1981年,堪薩斯城(Kansas City)的凱悅飯店(Hyatt Regency Hotel)天橋坍塌事件發生之後不久,有位鄰居問我,怎麼可能發生這種事?他很訝異,工程師對於如何建造天橋這麼簡單的建築,難道了解得還不夠多嗎?此外,他還列舉了塔科馬海峽吊橋(Tacoma Narrows Bridge)坍塌、美國航空公司(American AirlinesDC-10客機在芝加哥墜毀,以及其他人們耳熟能詳的失敗例子,同時還加上他聽說的,假如核電廠發生意外事故,想必會比三哩島(Three Mile Island)輻射外洩還嚴重──彷彿是要說,工程師對於他們所創造出來的世界似乎無法掌控,這是再明顯不過的事。

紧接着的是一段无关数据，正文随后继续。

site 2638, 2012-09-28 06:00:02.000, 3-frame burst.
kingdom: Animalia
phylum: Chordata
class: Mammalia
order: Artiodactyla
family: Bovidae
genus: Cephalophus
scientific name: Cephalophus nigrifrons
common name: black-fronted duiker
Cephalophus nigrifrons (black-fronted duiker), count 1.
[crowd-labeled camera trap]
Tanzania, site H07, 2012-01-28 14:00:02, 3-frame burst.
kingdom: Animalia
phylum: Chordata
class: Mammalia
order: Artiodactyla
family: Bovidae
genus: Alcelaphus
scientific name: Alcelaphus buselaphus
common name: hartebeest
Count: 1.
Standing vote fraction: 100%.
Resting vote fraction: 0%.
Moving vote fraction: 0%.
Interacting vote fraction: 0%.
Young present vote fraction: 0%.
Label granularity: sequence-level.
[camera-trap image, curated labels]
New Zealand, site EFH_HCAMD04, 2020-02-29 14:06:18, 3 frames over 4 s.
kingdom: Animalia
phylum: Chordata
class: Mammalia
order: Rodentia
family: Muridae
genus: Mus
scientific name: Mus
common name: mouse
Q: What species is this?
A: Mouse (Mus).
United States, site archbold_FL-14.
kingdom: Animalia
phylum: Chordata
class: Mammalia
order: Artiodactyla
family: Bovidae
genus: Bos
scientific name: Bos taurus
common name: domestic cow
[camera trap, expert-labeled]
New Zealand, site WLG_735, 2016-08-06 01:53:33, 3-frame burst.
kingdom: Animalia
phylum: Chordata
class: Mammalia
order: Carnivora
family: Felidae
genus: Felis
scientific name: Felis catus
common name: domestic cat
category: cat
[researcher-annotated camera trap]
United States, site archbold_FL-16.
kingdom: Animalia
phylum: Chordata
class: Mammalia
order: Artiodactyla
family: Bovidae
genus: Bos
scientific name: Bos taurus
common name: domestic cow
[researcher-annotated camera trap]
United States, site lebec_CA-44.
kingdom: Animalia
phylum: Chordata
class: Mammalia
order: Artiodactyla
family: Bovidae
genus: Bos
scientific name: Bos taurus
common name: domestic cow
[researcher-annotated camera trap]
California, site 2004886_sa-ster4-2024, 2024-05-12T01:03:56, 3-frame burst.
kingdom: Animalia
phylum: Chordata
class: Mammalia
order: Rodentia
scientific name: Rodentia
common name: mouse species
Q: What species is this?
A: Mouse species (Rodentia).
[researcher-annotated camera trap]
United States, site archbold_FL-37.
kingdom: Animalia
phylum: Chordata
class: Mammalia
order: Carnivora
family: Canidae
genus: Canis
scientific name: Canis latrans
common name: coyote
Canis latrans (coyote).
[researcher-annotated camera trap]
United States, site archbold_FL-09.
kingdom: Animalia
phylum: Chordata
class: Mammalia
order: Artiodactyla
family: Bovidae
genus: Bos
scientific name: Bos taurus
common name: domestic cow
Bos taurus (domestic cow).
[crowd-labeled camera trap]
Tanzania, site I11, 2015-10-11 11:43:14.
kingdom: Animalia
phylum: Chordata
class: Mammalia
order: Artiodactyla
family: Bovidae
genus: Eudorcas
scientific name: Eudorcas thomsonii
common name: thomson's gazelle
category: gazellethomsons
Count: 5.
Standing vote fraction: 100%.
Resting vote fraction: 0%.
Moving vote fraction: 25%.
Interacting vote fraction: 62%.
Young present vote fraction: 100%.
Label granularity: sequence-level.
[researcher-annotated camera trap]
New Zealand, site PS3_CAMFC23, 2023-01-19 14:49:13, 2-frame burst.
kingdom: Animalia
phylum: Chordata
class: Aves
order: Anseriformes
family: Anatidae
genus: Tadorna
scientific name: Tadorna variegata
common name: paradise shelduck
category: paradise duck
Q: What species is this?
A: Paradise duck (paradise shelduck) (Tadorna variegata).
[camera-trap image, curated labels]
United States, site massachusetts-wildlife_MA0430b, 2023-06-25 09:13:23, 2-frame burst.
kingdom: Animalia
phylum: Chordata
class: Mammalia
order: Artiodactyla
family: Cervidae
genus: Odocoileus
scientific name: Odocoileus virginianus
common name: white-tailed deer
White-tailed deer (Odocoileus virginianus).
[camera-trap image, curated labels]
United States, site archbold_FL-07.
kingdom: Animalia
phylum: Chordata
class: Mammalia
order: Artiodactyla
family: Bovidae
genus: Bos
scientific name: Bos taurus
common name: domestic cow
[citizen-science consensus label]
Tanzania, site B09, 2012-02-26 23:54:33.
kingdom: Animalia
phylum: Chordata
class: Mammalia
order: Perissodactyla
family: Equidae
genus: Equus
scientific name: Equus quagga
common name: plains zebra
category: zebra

  雖然我告訴這位鄰居,要預測工程結構的強度與性能,並不是乍看之下那麼簡單、明確,但我覺得,以我抽象的歸納與含糊的道歉,根本無法說服對方。當他回頭繼續整理菜園,而我走回家時,心裏暗自承認,由於我並未跟他說明工程究竟是什麼,因此根本沒有解答對方的疑問。既然我沒能做到這點,就不能奢望對方理解,工程產物可能會出什麼差錯。自從凱悅飯店事故發生以來,我一直在揣摩,下一次面對愛追根究柢的外行人時,要如何解釋種種令人難堪的技術問題,同時我也不斷在深奧的專業領域,以及日常事物中尋找實例。不過,我從中了解到,無論這些例子有多生動,都比不上利用成堆的桁梁造一座橋,能夠說明一切。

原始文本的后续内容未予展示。